MdotLabs, Backed by Great Oaks & Others, Sifts Out Bogus Web Traffic

When is a page view not a real page view?

That is one of the questions MdotLabs offers to help Web companies answer through its software.

Much of the revenue in digital publishing and online ads rides on audience flow. So being able to verify the number of people who check out websites is crucial. The MdotLabs software-as-a-service platform, AdSecure, is designed to pick out real Web visitors from fraudsters.

The Madison, WI-based company raised $1.25 million in November in a round led by Chicago Ventures and New York’s Great Oaks Venture Capital. Angel investors also participated in the round. MdotLabs CEO Timur Yarnall says his company plans to use the funds to expand its staff from 12 to 18 within the next eight months.

Andrew Boszhardt, managing partner with Great Oaks Venture Capital, says he has invested primarily in digital tech startups in Wisconsin’s entrepreneurial community. “The Madison to Milwaukee corridor is one of 10 or 20 secondary markets that is rich with highly educated people,” he says. However, the corridor’s innovation scene, he says, thus far has been underdeveloped.

Boszhardt, an alum of University of Wisconsin-Madison, says security and fraud issues on the Internet are massive—which is an opportunity for startups. His firm looks for early-stage companies to back, and MdotLabs fit the bill. “We had gotten to know [co-founder] Paul Barford through the university’s computer science department,” Boszhardt says. “Through him we met Timur.”

He foresees MdotLabs developing more software for advertisers and others in consumer packaged goods.

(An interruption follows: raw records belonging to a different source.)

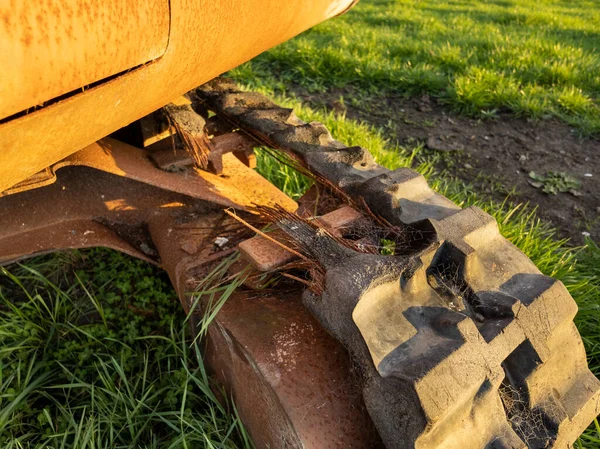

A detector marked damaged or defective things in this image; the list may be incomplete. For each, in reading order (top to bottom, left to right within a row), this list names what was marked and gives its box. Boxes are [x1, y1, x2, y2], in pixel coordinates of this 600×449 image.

rusty metal panel [0, 0, 170, 120]
rusty metal panel [0, 0, 356, 192]
broken rubber track [195, 78, 596, 448]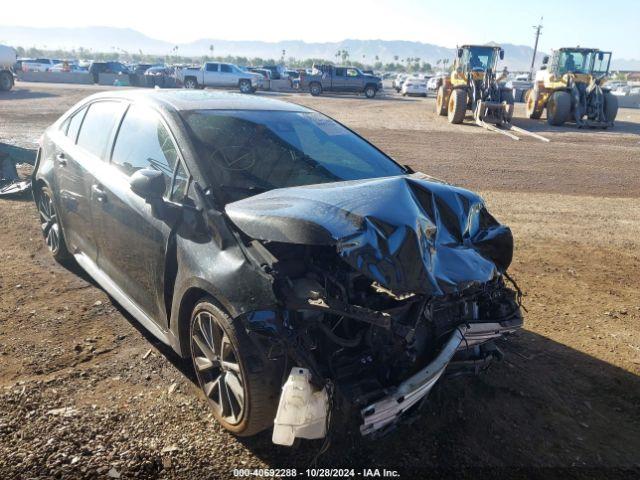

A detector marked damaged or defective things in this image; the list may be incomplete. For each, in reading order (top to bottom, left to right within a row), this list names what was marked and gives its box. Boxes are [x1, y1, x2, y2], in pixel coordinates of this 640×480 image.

damaged black sedan [33, 91, 520, 446]
crumpled car hood [225, 173, 516, 296]
torn sheet metal [226, 173, 516, 296]
crushed front end [228, 173, 524, 442]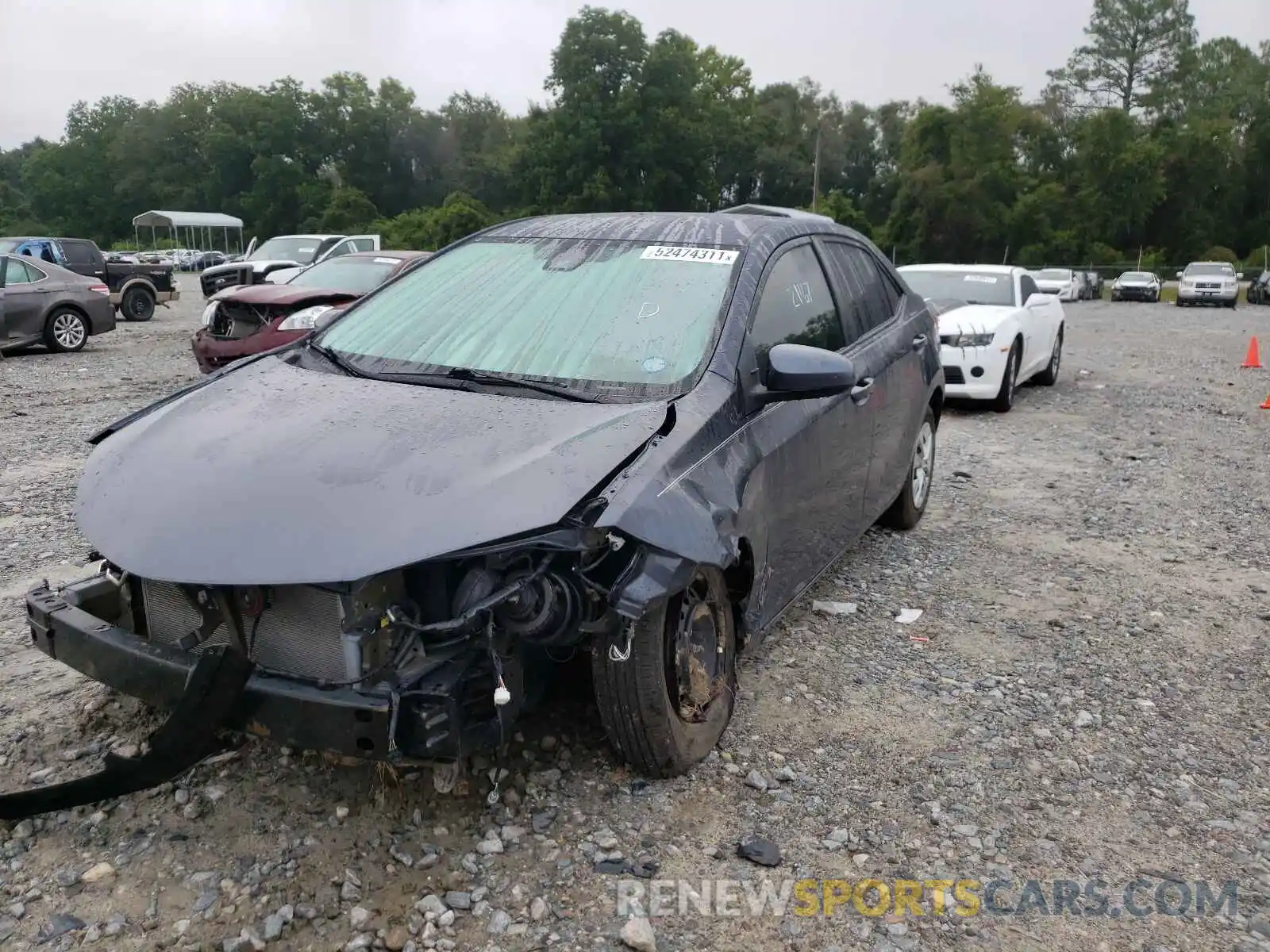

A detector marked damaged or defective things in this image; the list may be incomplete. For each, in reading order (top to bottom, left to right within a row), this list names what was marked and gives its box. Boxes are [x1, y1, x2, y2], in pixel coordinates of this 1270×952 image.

detached front bumper [190, 327, 305, 373]
damaged headlight housing [278, 309, 335, 335]
maroon damaged car [191, 250, 432, 373]
damaged headlight housing [945, 335, 991, 350]
detached front bumper [934, 345, 1010, 401]
damaged gray sedan [22, 206, 945, 807]
detached front bumper [25, 571, 490, 766]
car's front end damage [27, 517, 655, 766]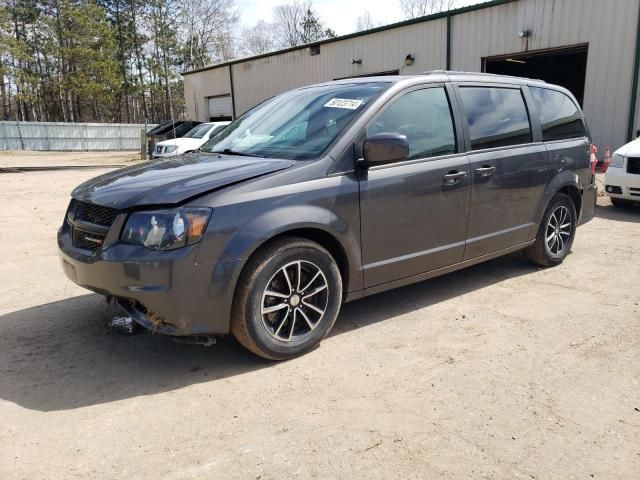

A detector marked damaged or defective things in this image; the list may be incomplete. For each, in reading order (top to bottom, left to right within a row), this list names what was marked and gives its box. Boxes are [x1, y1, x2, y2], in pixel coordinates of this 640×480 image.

damaged front bumper [57, 224, 241, 334]
broken headlight [124, 207, 214, 251]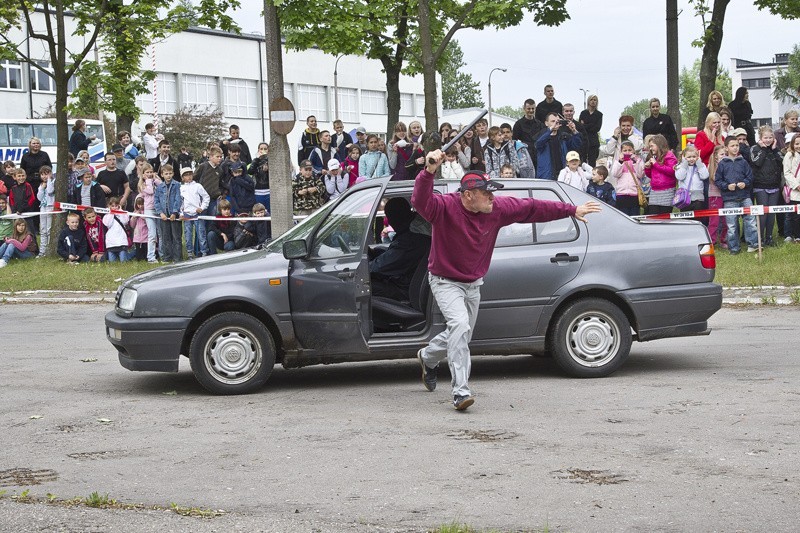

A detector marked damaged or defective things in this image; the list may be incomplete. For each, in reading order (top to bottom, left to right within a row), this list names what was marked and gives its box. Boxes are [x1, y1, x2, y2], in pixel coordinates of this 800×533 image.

cracked asphalt [0, 302, 796, 528]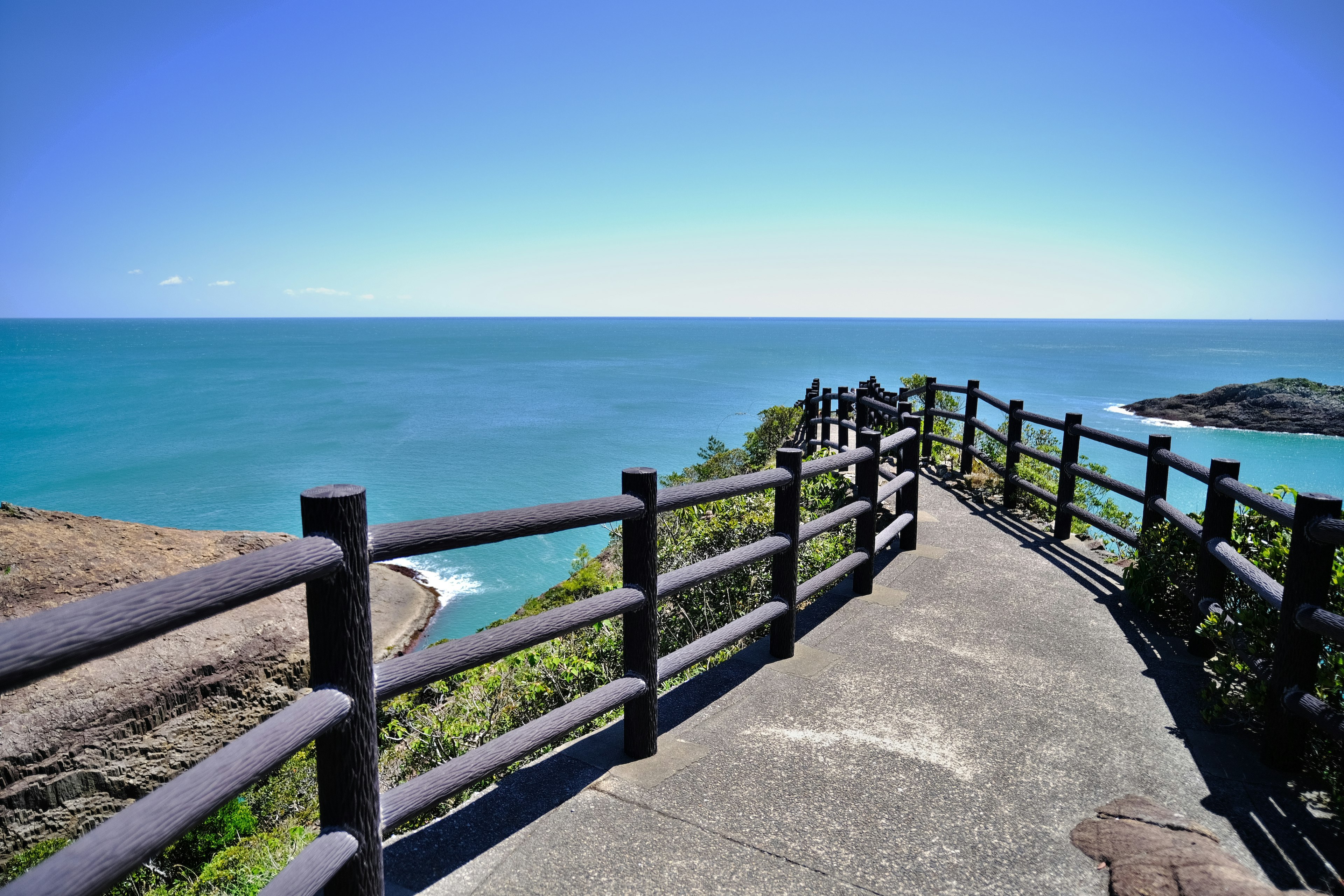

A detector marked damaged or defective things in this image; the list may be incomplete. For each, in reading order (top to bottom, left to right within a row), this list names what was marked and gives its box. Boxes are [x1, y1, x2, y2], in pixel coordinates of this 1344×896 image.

cracked concrete surface [382, 473, 1344, 892]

Yarnall says botnet fraud, click farms, and other sources of bogus traffic are significant sources of waste. They pump up page view numbers and clicks, creating false impressions for online ad sales. This is an issue for publishers and brands alike, he says. “How would you feel if I told you that you’re losing 30 to 50 percent of your revenue to operators who have fake websites and use stolen content?” he asks.

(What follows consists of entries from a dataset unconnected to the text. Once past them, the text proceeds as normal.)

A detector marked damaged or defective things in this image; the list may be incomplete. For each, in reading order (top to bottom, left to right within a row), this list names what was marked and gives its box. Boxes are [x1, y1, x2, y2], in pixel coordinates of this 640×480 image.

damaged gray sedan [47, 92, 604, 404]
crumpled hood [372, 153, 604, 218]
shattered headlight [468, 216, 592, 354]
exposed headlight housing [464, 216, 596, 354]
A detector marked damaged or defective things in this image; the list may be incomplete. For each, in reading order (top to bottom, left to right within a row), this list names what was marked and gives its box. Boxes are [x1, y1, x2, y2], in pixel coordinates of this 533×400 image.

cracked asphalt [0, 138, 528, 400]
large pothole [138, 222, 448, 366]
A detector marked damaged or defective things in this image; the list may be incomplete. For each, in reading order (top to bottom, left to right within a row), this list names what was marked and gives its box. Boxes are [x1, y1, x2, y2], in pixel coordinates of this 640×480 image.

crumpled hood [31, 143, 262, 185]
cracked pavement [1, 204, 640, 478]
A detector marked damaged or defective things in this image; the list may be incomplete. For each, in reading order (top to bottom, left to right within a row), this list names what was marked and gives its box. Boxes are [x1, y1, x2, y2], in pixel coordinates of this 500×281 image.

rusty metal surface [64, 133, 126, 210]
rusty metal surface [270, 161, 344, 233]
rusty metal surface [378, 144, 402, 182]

There are some valid ways to boost Web traffic, Yarnall says, but the majority of providers sell activity from click farms and botnets. With a quick credit card purchase, a website can multiply its traffic with a fake audience, he says.

Legitimate publishers, Yarnall says, may have to contend with shifty rivals who use such schemes to inflate their Web traffic and generate more ad revenue. AdSecure’s software examines user behavior for patterns indicative of bogus traffic.

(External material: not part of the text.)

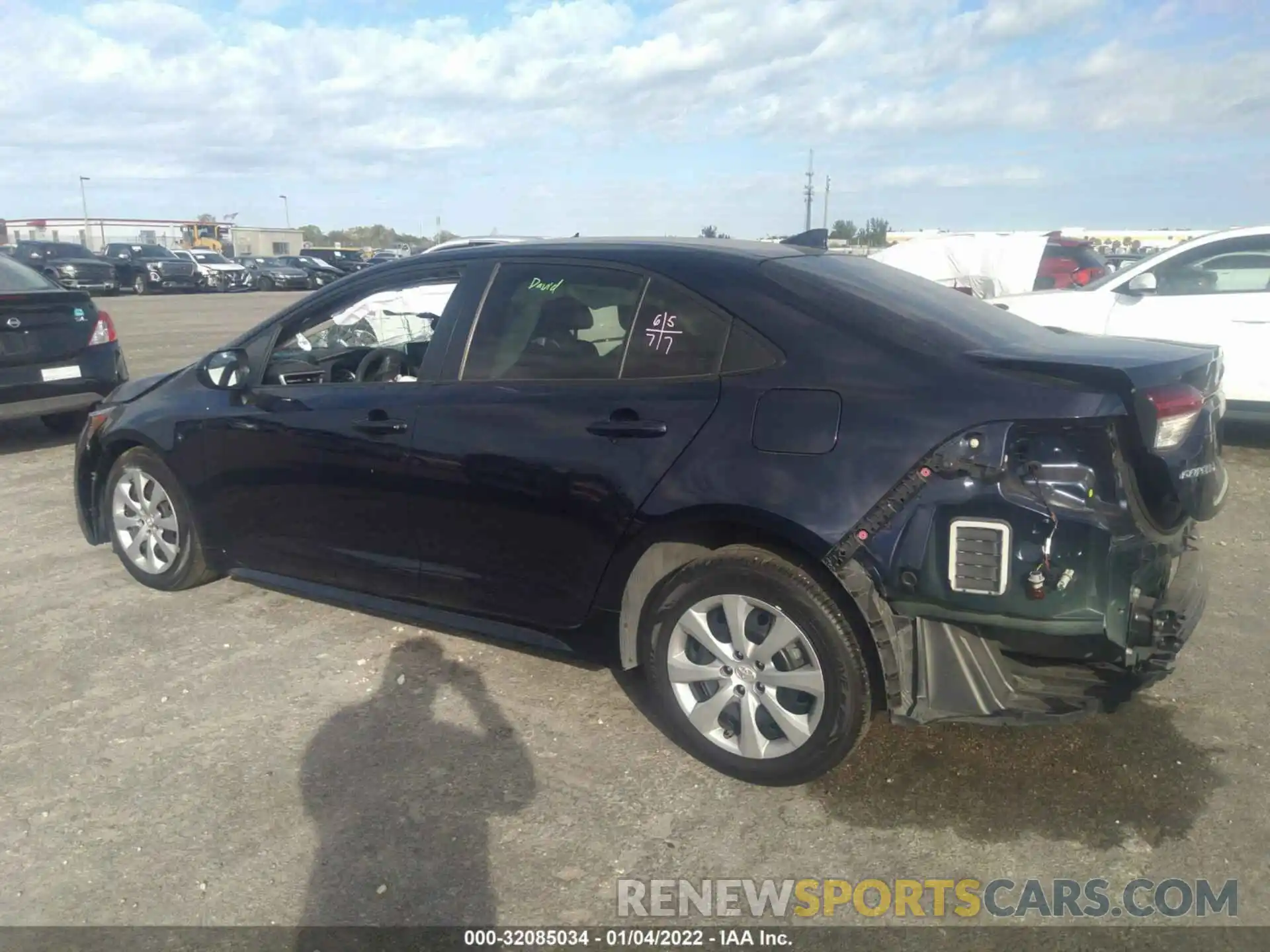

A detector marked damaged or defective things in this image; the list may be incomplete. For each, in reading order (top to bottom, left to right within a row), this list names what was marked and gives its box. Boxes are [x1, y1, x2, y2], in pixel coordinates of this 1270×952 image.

Advertisers can use the platform, he says, to audit their campaigns. The software also lets publishers prove to advertisers that their audience is real.

AdSecure uses a mix of machine learning, applied math, and statistics to scrutinize each ad impression. The platform looks for various telltale signs of Web traffic fraud. Botnet software, for example, automatically browses and clicks on websites, and even makes purchases to appear to be a real person. Click farms use people in sweatshops, spending their days clicking on ad after ad.

This can be a touchy subject for some folks in the online ad industry, Yarnall says. “Anyone who’s generating revenue on a per impression basis,” he says, “has an incentive to not talk about the issue or to passively let it happen.”

MdotLabs was spun out of Yarnall’s preceding company, Broadcast Interactive Media, a provider of content managing and publishing tools. After BIM developed an ad network for its clients, Yarnall noticed that some of the sites were trying to defraud his company through fake Web activity.

He shopped around for ways to screen for botnet activity. Not seeing anything to his liking, Yarnall got to work on MdotLabs with co-founder Barford, who’s also a professor of computer science at University of Wisconsin-Madison.

MdotLabs has a satellite office in San Francisco, and Yarnall says a New York office is in the works possibly for the second quarter 2014.

Ultimately, Yarnall believes his software might change minds about buying Web traffic for trumped-up pages, and scamming the online ad market. “It gives you a tool to fight back against these garbage ‘long tail’ websites,” he says.